▸ **Instructions for the task**
Write out the text of every item below word for word, without the pictures.

▸ **Materials provided**
'''

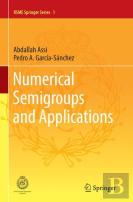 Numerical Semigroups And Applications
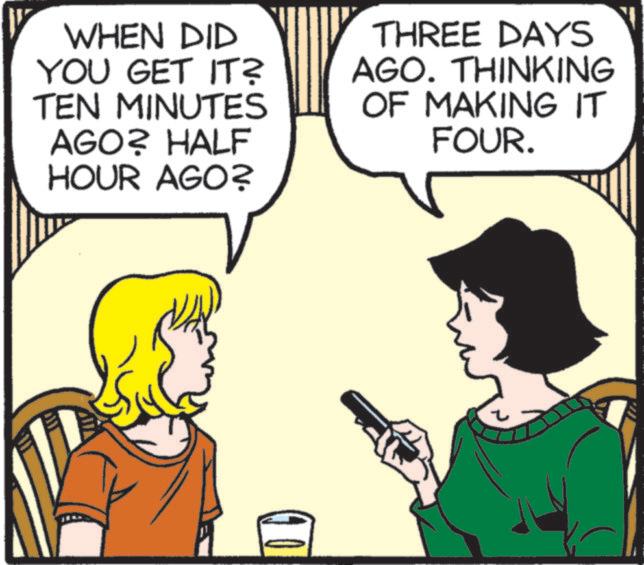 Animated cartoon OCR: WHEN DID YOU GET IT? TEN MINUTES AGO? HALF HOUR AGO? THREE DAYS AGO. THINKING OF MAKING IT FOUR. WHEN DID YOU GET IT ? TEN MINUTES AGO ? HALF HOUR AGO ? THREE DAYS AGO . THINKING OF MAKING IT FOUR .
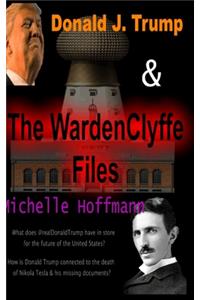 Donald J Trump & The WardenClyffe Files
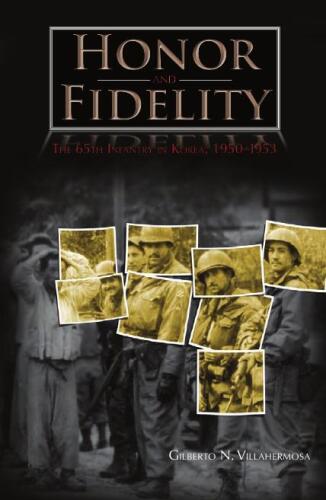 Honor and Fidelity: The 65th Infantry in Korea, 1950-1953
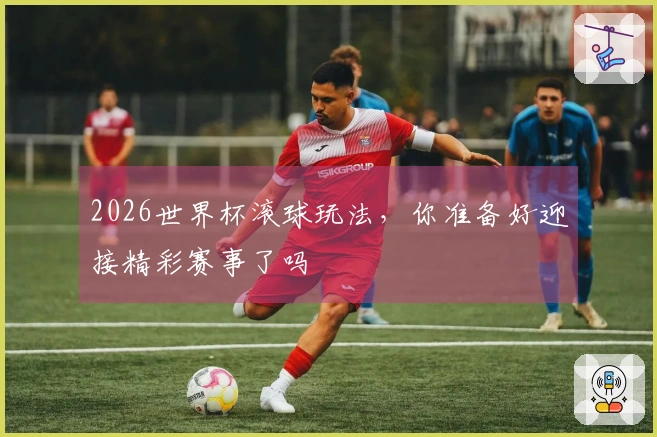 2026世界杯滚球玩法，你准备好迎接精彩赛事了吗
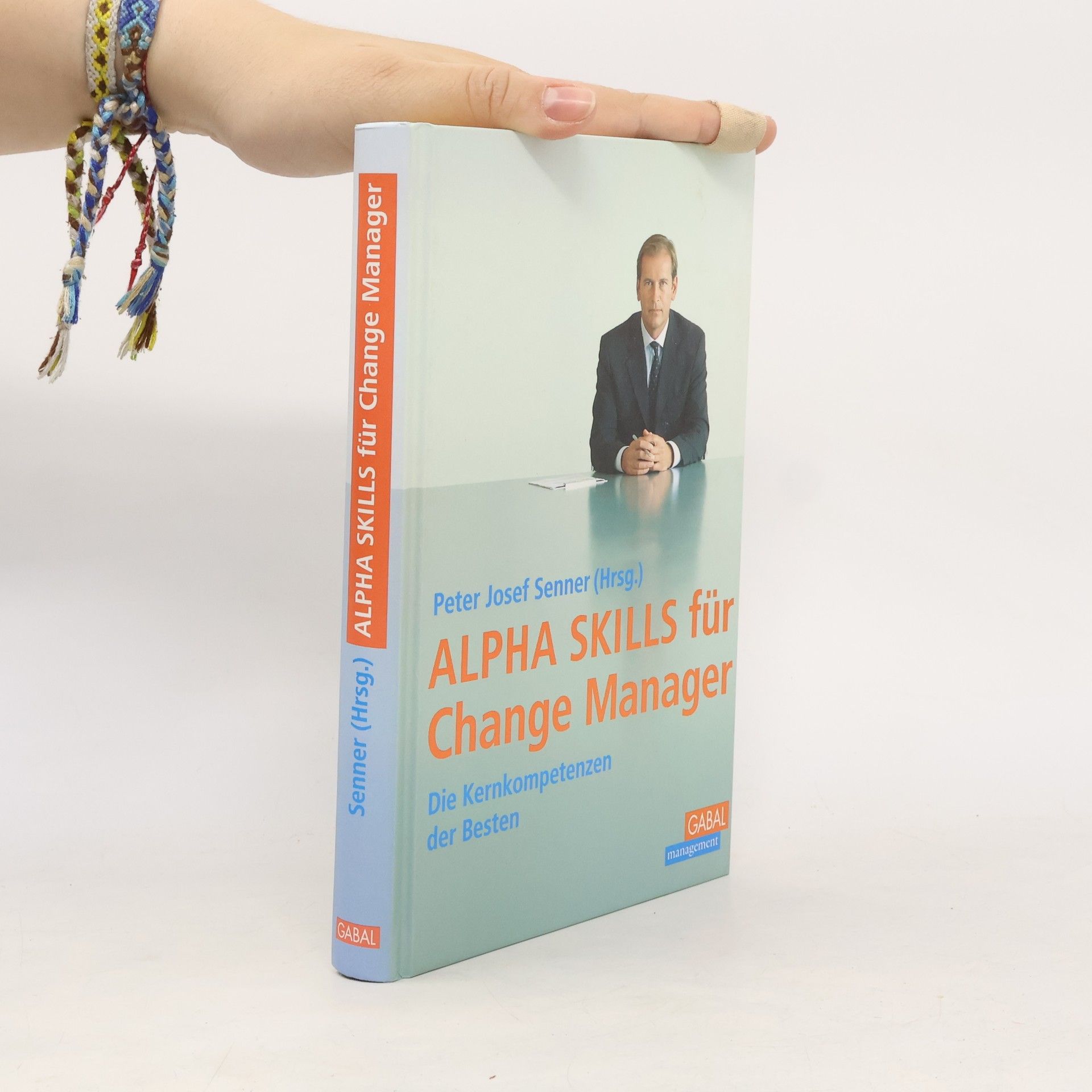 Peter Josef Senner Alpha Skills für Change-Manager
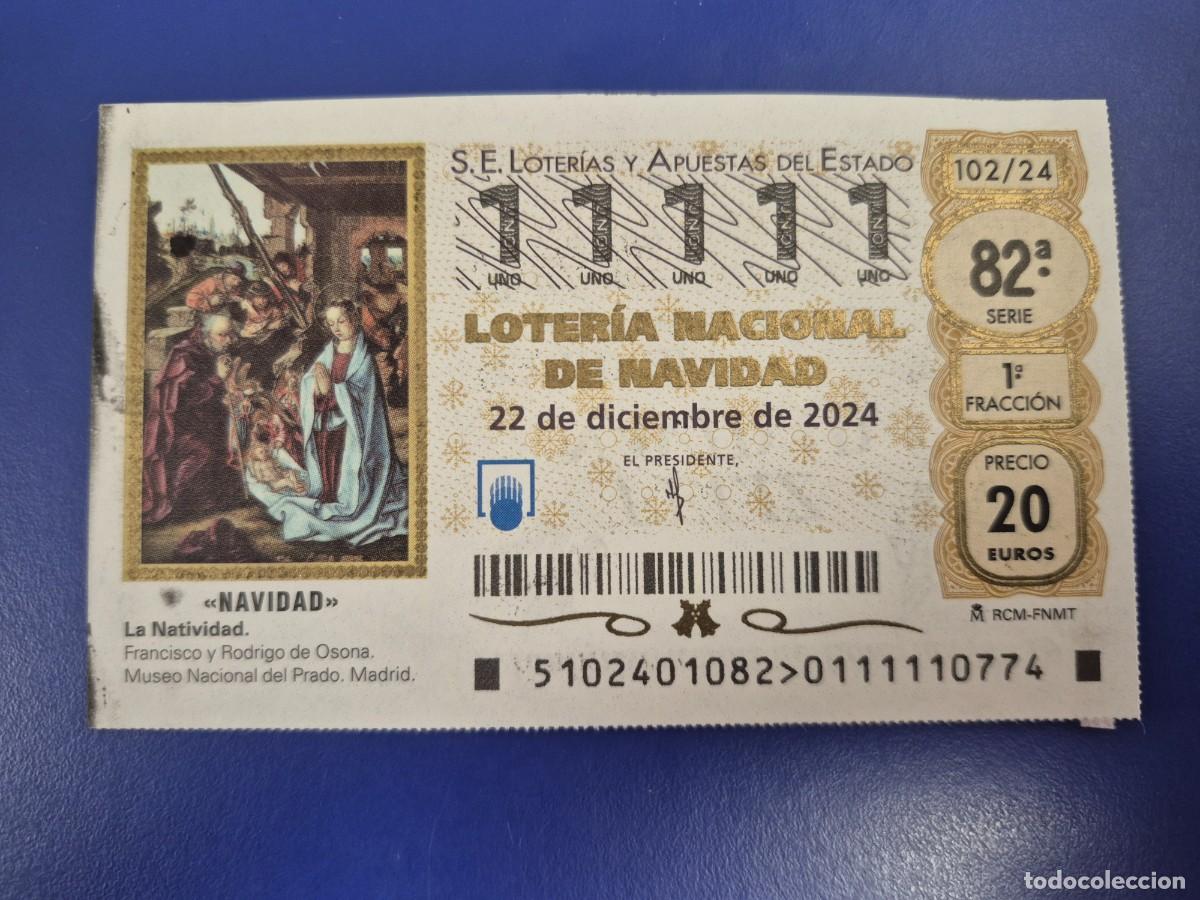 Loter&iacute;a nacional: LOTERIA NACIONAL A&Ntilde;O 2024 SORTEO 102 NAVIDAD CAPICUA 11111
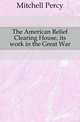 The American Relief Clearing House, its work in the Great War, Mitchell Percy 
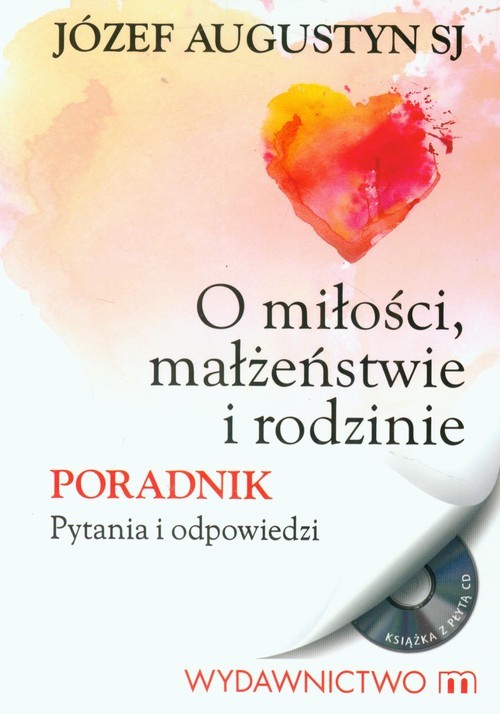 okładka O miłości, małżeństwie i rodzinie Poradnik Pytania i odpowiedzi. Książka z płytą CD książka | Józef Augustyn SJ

'''

▸ **Expected output**
 Numerical Semigroups And Applications
 Animated cartoon OCR: WHEN DID YOU GET IT? TEN MINUTES AGO? HALF HOUR AGO? THREE DAYS AGO. THINKING OF MAKING IT FOUR. WHEN DID YOU GET IT ? TEN MINUTES AGO ? HALF HOUR AGO ? THREE DAYS AGO . THINKING OF MAKING IT FOUR .
 Donald J Trump & The WardenClyffe Files
 Honor and Fidelity: The 65th Infantry in Korea, 1950-1953
 2026世界杯滚球玩法，你准备好迎接精彩赛事了吗
 Peter Josef Senner Alpha Skills für Change-Manager
 Loter&iacute;a nacional: LOTERIA NACIONAL A&Ntilde;O 2024 SORTEO 102 NAVIDAD CAPICUA 11111
 The American Relief Clearing House, its work in the Great War, Mitchell Percy 
 okładka O miłości, małżeństwie i rodzinie Poradnik Pytania i odpowiedzi. Książka z płytą CD książka | Józef Augustyn SJ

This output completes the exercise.